◆ Input material ◆
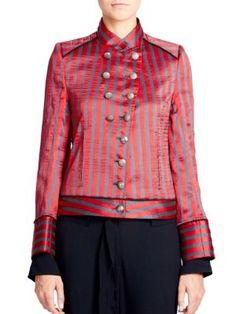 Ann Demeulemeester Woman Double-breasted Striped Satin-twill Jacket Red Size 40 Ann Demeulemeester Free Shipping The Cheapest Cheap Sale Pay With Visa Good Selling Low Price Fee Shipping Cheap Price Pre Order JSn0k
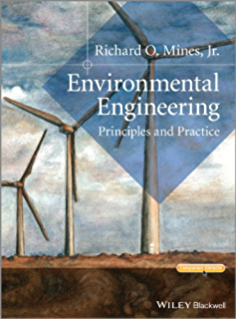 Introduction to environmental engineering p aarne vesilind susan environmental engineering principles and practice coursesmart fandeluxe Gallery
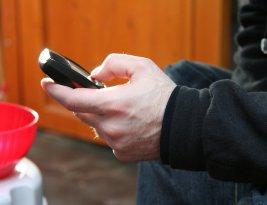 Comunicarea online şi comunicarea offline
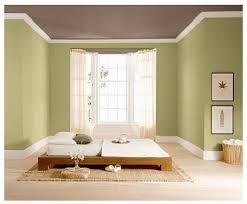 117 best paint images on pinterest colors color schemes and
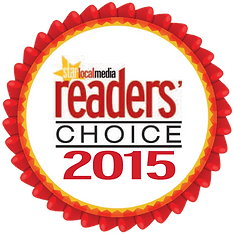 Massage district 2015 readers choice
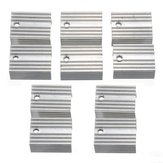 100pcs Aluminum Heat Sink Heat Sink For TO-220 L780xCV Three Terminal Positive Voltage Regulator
---
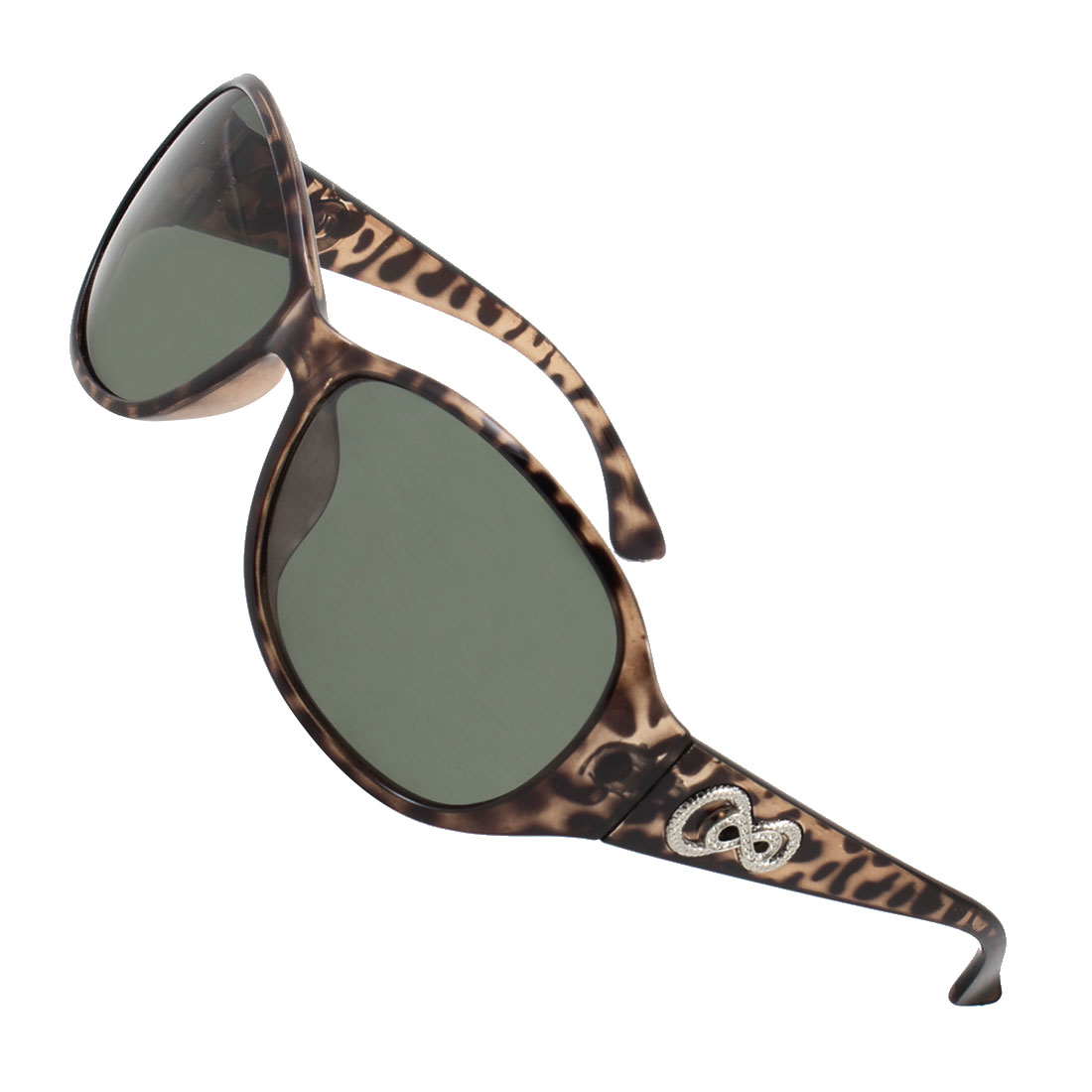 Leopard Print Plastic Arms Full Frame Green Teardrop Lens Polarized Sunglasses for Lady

◆ What you should do ◆
Out of the records above, please copy exactly the lines from the line with "117 best paint" up to and including the line with "100pcs Aluminum Heat", minus the pictures.

◆ Response area ◆
 117 best paint images on pinterest colors color schemes and
 Massage district 2015 readers choice
 100pcs Aluminum Heat Sink Heat Sink For TO-220 L780xCV Three Terminal Positive Voltage Regulator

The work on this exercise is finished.